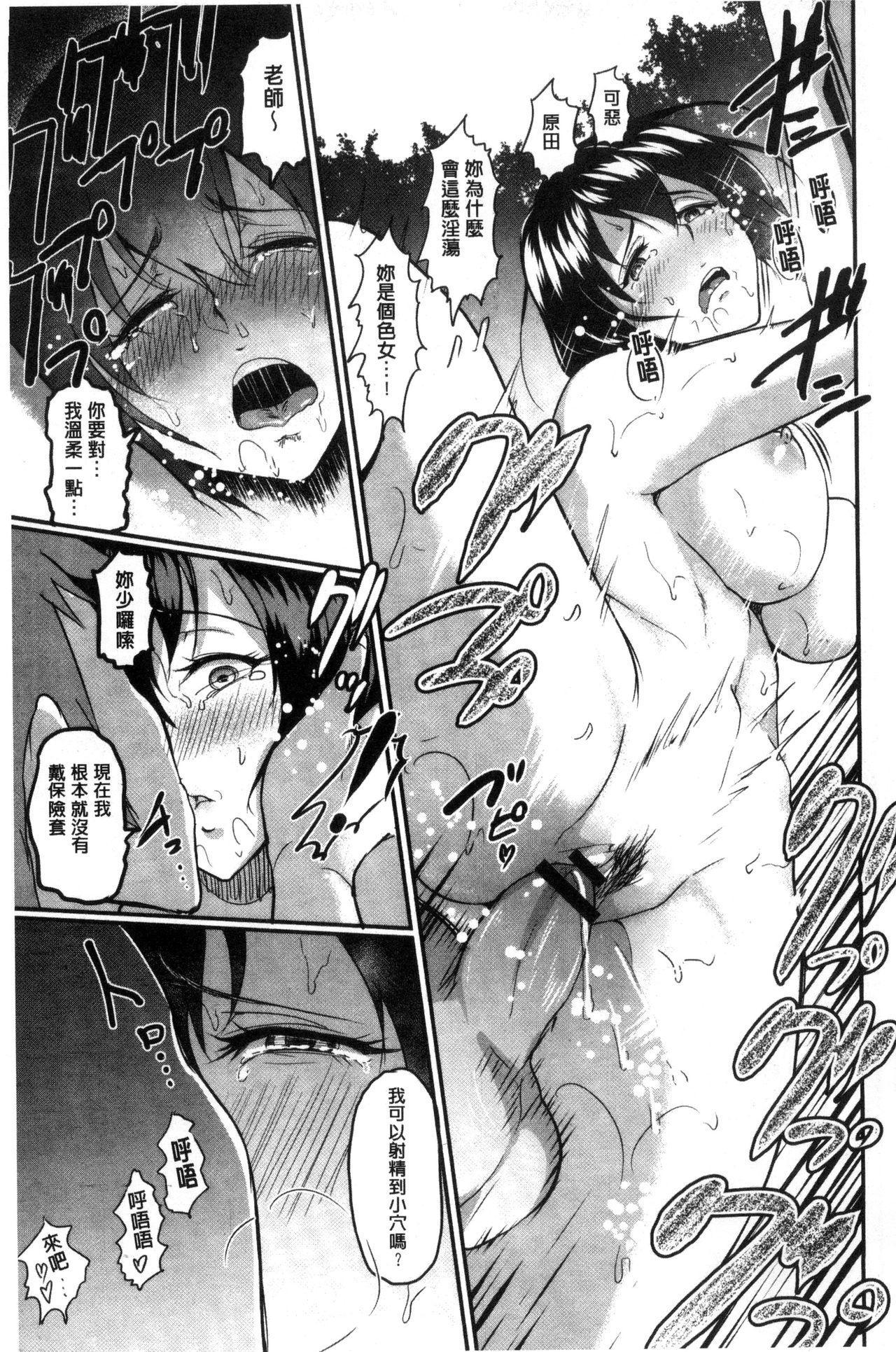 Kimi o Sasou Uzuki Ana 209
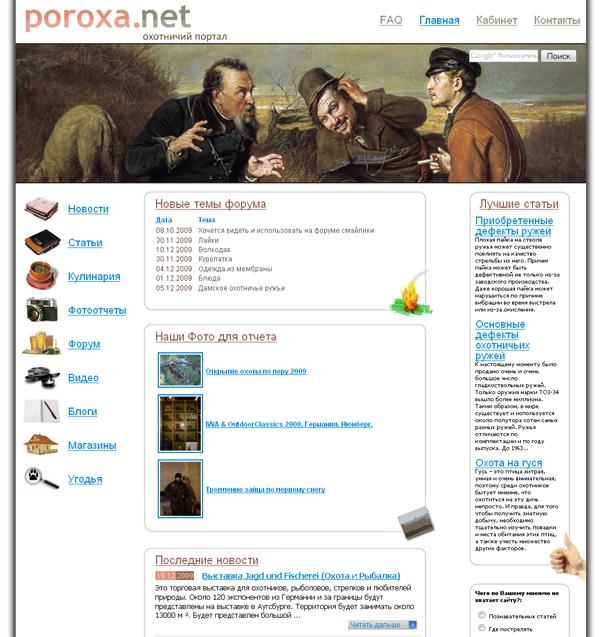 сайт про охоту, портал охота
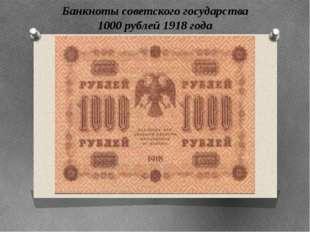 Банкноты советского государства 1000 рублей 1918 года Банкноты советского гос
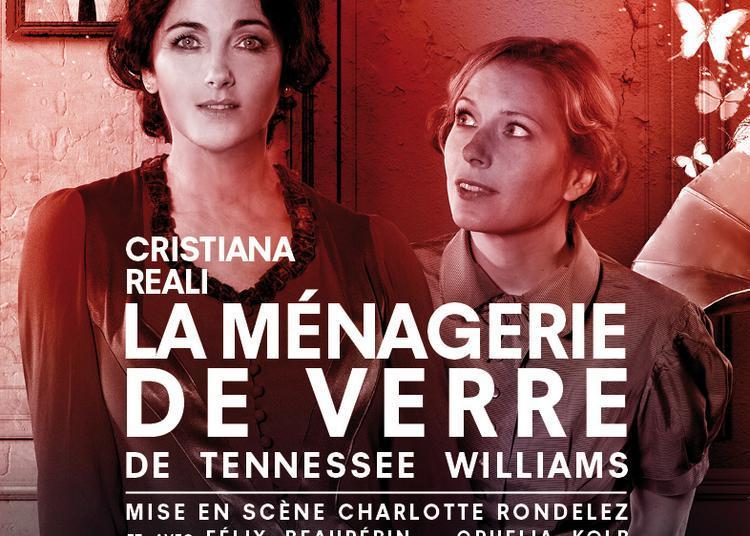 La Ménagerie de Verre à Paris 6ème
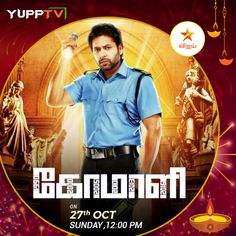 Enjoy episode of your favorite program Mahabharatham on Star Vijay at any time through YuppTV. Jayam Ravi, Full Episodes, Stars, Movies, Movie Posters, Fictional Characters, Films, Film Poster, Sterne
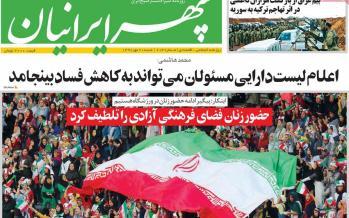عناوین روزنامه های استانی شنبه بیستم مهر ۱۳۹۸,روزنامه,روزنامه های امروز,روزنامه های استانی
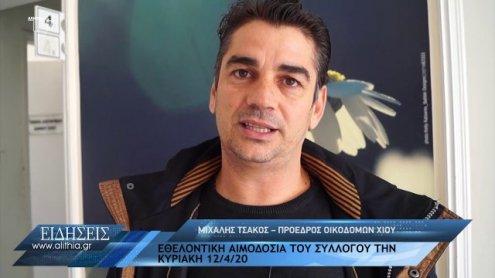 swmateio_oikodomwn_gia_ethelontiki_aimodosia_02_04_20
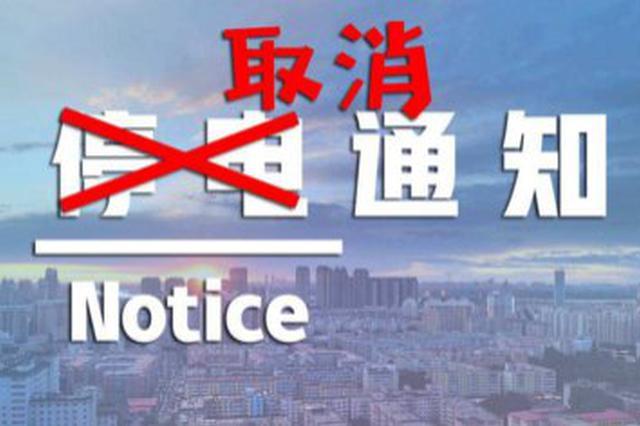 6月28-29日 道里南岗一拨停电取消请市民周知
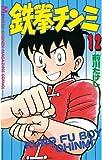 鉄拳チンミ(12) (月刊少年マガジンコミックス)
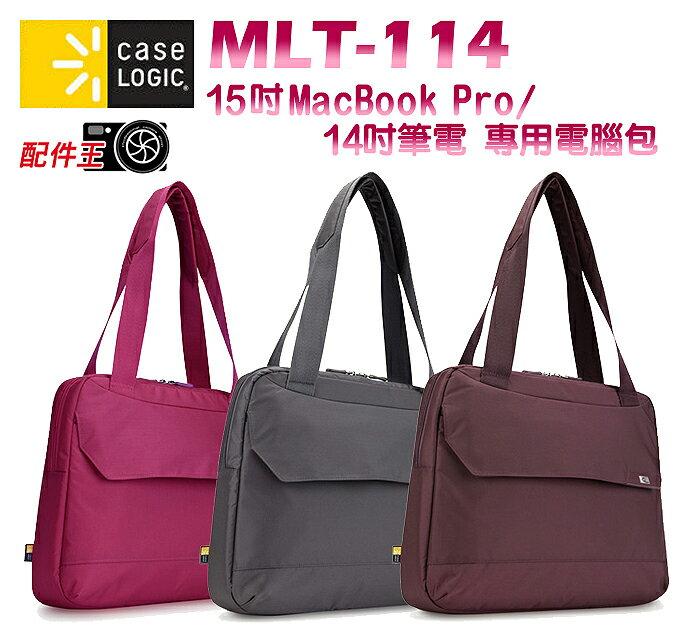 ∥配件王∥美國 Case Logic MLT-114 14吋 筆電 15吋 MacBook Pro 專用 15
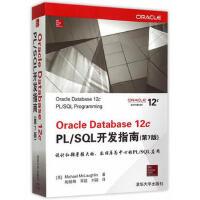 Oracle Database 12c PL/SQL开发指南(第7版) 9787302403647 (美)麦克劳克林,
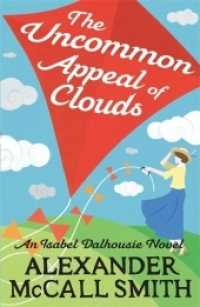 Uncommon Appeal of Clouds (Isabel Dalhousie Novels) -- Paperback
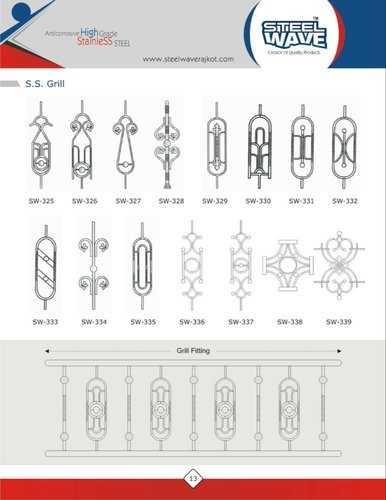 Designer Railing Grill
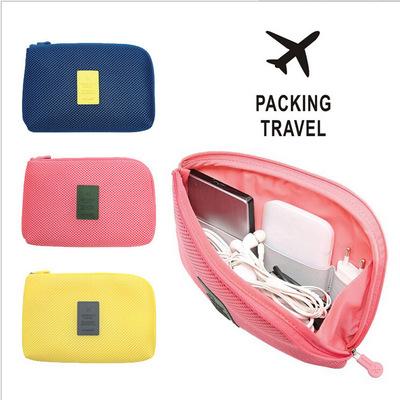 韓式風格 多功能旅行收納包 出遊包 隨身包 充電線行動電源收納包 【AN016】
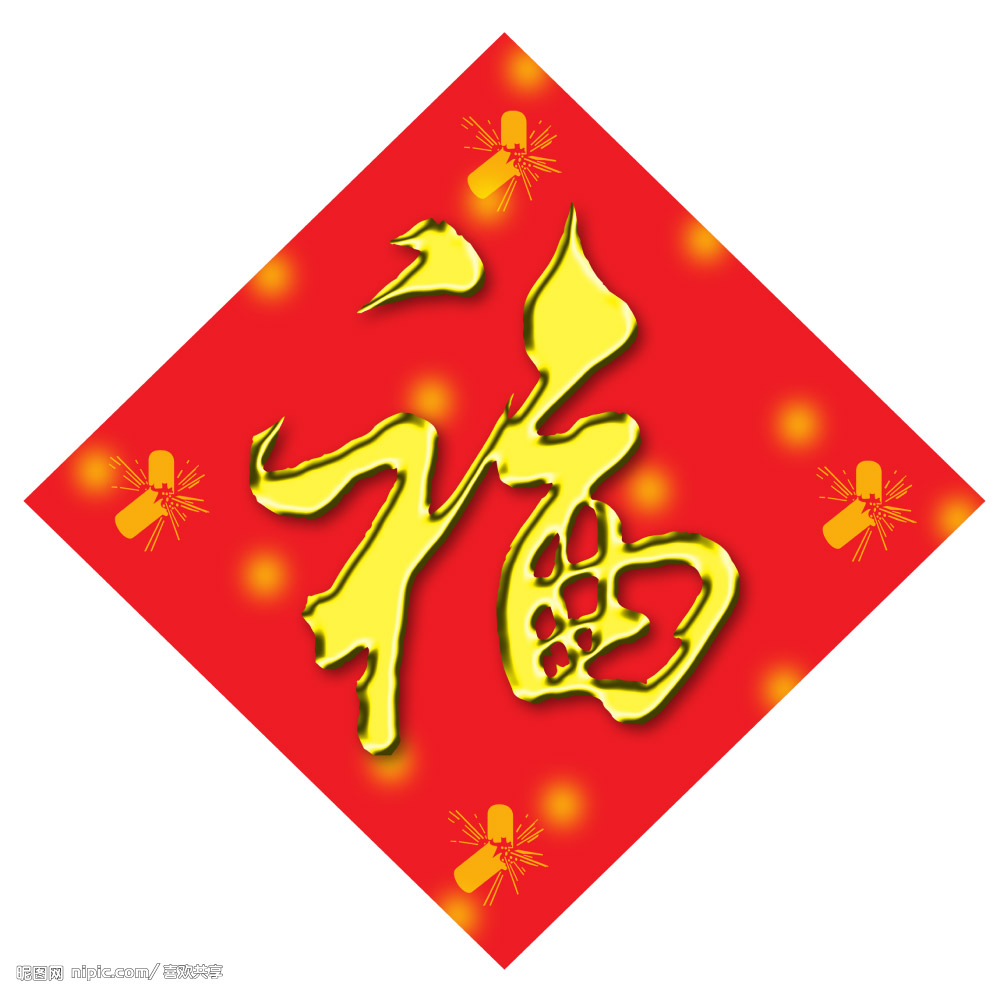Lantern clipart chinese new year decoration New Collection year Art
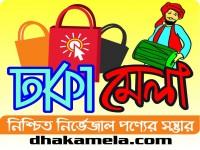 Dhaka Mela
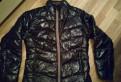 Yoxx одежда интернет магазин распродажа ликвидация, куртка женская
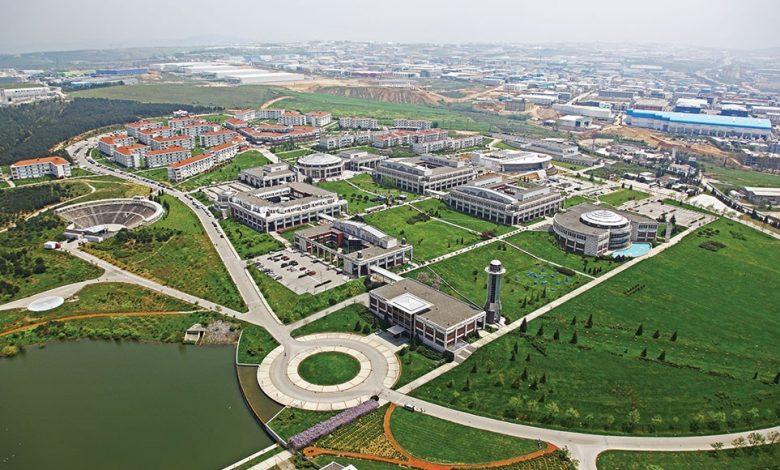 Photo of جامعة سابانجي
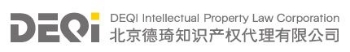 DEQI Intellectual Property Law Corporation logo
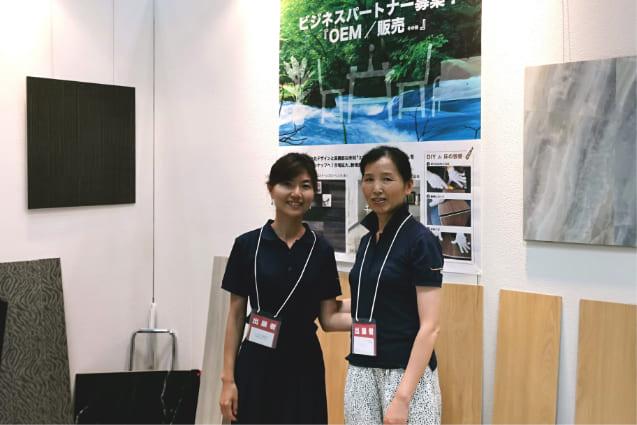 リフォーム産業フェア2019東京の画像
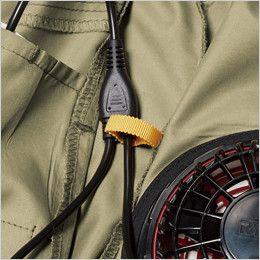 AC1121SET-K バートル エアークラフト[空調服]ハーネス対応 長袖ブルゾン(男女兼用) ポリ100% コードループ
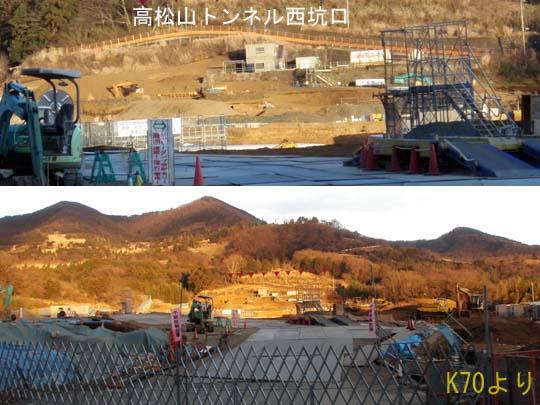 https://blog-001.west.edge.storage-yahoo.jp/res/blog-fe-4e/bazu55555/folder/109946/62/33023662/img_16_m?1487520115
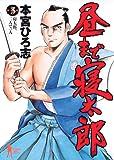 昼まで寝太郎 3 (ヤングジャンプコミックス)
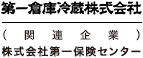 第一倉庫冷蔵株式会社(関連企業)株式会社第一保険センター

→ To do:
From the first line above down to the line with "La Ménagerie de Verre à Paris 6ème", reproduce every line and no others, omitting pictures.

→ Solved exercise:
 Kimi o Sasou Uzuki Ana 209
 сайт про охоту, портал охота
 Банкноты советского государства 1000 рублей 1918 года Банкноты советского гос
 La Ménagerie de Verre à Paris 6ème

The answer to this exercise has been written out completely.